▶ **Short problem**:
Every line below should be repeated exactly.

* BEGIN Input material *

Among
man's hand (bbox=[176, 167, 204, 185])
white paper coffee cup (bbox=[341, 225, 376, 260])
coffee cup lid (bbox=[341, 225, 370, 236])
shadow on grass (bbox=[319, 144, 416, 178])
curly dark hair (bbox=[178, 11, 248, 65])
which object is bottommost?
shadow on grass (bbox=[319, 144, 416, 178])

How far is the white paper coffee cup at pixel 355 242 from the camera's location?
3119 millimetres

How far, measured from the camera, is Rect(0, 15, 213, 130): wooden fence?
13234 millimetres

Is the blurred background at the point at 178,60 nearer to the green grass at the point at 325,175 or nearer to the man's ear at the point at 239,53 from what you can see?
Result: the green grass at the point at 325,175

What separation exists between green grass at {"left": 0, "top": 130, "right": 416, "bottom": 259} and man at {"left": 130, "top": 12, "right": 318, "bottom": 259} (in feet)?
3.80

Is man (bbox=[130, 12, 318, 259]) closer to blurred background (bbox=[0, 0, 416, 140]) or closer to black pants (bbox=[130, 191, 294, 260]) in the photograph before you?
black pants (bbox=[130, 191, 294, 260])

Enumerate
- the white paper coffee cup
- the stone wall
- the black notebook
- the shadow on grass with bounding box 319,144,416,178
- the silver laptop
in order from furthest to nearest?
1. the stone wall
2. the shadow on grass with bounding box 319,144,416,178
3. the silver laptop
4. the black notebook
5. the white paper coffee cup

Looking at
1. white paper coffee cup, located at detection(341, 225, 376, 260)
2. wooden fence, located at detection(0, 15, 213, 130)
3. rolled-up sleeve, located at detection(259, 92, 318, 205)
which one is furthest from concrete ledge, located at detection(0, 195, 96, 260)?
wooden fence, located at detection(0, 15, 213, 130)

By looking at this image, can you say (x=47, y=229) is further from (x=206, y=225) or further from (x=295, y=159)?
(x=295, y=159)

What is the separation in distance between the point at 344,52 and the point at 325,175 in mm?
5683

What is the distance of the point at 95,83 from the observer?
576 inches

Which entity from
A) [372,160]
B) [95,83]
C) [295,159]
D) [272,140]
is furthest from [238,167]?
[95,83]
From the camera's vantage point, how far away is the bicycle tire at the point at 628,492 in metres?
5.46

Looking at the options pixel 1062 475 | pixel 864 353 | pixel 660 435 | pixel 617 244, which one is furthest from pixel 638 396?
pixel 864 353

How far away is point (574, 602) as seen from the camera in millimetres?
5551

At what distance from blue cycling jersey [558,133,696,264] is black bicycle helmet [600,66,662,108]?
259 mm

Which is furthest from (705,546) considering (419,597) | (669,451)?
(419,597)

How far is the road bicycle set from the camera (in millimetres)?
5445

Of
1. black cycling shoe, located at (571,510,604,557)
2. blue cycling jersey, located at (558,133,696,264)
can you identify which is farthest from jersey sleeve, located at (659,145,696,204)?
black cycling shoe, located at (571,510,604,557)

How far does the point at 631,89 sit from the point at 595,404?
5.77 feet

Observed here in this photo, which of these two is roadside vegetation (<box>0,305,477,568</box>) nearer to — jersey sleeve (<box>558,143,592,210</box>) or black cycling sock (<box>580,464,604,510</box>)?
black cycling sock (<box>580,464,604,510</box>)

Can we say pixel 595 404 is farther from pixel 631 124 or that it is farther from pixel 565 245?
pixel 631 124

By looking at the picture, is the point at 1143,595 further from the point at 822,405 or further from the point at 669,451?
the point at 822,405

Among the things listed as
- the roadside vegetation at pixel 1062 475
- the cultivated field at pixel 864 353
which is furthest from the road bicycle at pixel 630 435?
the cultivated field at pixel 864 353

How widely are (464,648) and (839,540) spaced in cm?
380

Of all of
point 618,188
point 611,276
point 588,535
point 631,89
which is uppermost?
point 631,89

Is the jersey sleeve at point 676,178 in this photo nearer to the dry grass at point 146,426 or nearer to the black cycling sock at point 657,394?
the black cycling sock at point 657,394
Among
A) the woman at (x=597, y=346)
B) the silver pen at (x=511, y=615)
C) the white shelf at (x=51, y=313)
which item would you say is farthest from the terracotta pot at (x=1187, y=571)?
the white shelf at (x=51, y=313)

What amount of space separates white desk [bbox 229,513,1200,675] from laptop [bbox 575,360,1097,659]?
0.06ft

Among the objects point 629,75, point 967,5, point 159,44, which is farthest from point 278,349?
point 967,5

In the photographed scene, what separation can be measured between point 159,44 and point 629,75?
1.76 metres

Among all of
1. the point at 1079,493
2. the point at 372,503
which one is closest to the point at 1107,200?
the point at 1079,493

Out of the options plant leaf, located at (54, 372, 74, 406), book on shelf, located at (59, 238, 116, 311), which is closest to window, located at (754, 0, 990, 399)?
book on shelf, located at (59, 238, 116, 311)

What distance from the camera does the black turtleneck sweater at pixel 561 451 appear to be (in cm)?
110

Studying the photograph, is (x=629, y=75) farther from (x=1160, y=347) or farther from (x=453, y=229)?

* END Input material *

▶ **Answer to the problem**:
Among
man's hand (bbox=[176, 167, 204, 185])
white paper coffee cup (bbox=[341, 225, 376, 260])
coffee cup lid (bbox=[341, 225, 370, 236])
shadow on grass (bbox=[319, 144, 416, 178])
curly dark hair (bbox=[178, 11, 248, 65])
which object is bottommost?
shadow on grass (bbox=[319, 144, 416, 178])

How far is the white paper coffee cup at pixel 355 242 from the camera's location?
3119 millimetres

How far, measured from the camera, is Rect(0, 15, 213, 130): wooden fence?
13234 millimetres

Is the blurred background at the point at 178,60 nearer to the green grass at the point at 325,175 or nearer to the man's ear at the point at 239,53 from what you can see?
Result: the green grass at the point at 325,175

What separation exists between green grass at {"left": 0, "top": 130, "right": 416, "bottom": 259} and man at {"left": 130, "top": 12, "right": 318, "bottom": 259} (in feet)?
3.80

Is man (bbox=[130, 12, 318, 259]) closer to blurred background (bbox=[0, 0, 416, 140]) or closer to black pants (bbox=[130, 191, 294, 260]) in the photograph before you?
black pants (bbox=[130, 191, 294, 260])

Enumerate
- the white paper coffee cup
- the stone wall
- the black notebook
- the shadow on grass with bounding box 319,144,416,178
- the silver laptop
in order from furthest to nearest?
1. the stone wall
2. the shadow on grass with bounding box 319,144,416,178
3. the silver laptop
4. the black notebook
5. the white paper coffee cup

Looking at
1. white paper coffee cup, located at detection(341, 225, 376, 260)
2. wooden fence, located at detection(0, 15, 213, 130)
3. rolled-up sleeve, located at detection(259, 92, 318, 205)
which one is furthest from concrete ledge, located at detection(0, 195, 96, 260)?
wooden fence, located at detection(0, 15, 213, 130)

By looking at this image, can you say (x=47, y=229) is further from (x=206, y=225) or further from (x=295, y=159)?
(x=295, y=159)

What is the separation in distance between the point at 344,52 and the point at 325,175 in mm?
5683

What is the distance of the point at 95,83 from the observer?
576 inches

Which entity from
A) [372,160]
B) [95,83]
C) [295,159]
D) [272,140]
is furthest from [238,167]?
[95,83]
From the camera's vantage point, how far away is the bicycle tire at the point at 628,492 in metres?
5.46

Looking at the options pixel 1062 475 | pixel 864 353 | pixel 660 435 | pixel 617 244, which one is furthest from pixel 638 396?
pixel 864 353

How far away is point (574, 602) as seen from the camera in millimetres?
5551

At what distance from blue cycling jersey [558,133,696,264] is black bicycle helmet [600,66,662,108]?
259 mm

Which is furthest from (705,546) considering (419,597) | (669,451)?
(419,597)

How far is the road bicycle set from the camera (in millimetres)?
5445

Of
1. black cycling shoe, located at (571,510,604,557)
2. blue cycling jersey, located at (558,133,696,264)
can you identify which is farthest from jersey sleeve, located at (659,145,696,204)?
black cycling shoe, located at (571,510,604,557)

How far does the point at 631,89 sit from the point at 595,404?
5.77 feet

Observed here in this photo, which of these two is roadside vegetation (<box>0,305,477,568</box>) nearer to — jersey sleeve (<box>558,143,592,210</box>) or black cycling sock (<box>580,464,604,510</box>)?
black cycling sock (<box>580,464,604,510</box>)

Can we say pixel 595 404 is farther from pixel 631 124 or that it is farther from pixel 565 245?
pixel 631 124

By looking at the picture, is the point at 1143,595 further from the point at 822,405 or further from the point at 669,451?
the point at 822,405

Among the things listed as
- the roadside vegetation at pixel 1062 475
- the cultivated field at pixel 864 353
which is furthest from the road bicycle at pixel 630 435?
the cultivated field at pixel 864 353

How widely are (464,648) and (839,540) spaced in cm?
380

Of all of
point 618,188
point 611,276
point 588,535
point 631,89
which is uppermost?
point 631,89

Is the jersey sleeve at point 676,178 in this photo nearer to the dry grass at point 146,426 or nearer to the black cycling sock at point 657,394?
the black cycling sock at point 657,394
Among
A) the woman at (x=597, y=346)
B) the silver pen at (x=511, y=615)
C) the white shelf at (x=51, y=313)
which item would you say is farthest from the terracotta pot at (x=1187, y=571)?
the white shelf at (x=51, y=313)

What amount of space separates white desk [bbox 229,513,1200,675] from laptop [bbox 575,360,1097,659]?
0.06ft

Among the objects point 629,75, point 967,5, point 159,44, which is farthest from point 278,349?
point 967,5

In the photographed scene, what separation can be measured between point 159,44 and point 629,75?
1.76 metres

Among all of
1. the point at 1079,493
2. the point at 372,503
which one is closest to the point at 1107,200?
the point at 1079,493

Out of the options plant leaf, located at (54, 372, 74, 406), book on shelf, located at (59, 238, 116, 311), which is closest to window, located at (754, 0, 990, 399)?
book on shelf, located at (59, 238, 116, 311)

What distance from the camera does the black turtleneck sweater at pixel 561 451 appear to be (in cm)?
110

Studying the photograph, is (x=629, y=75) farther from (x=1160, y=347) or farther from (x=453, y=229)?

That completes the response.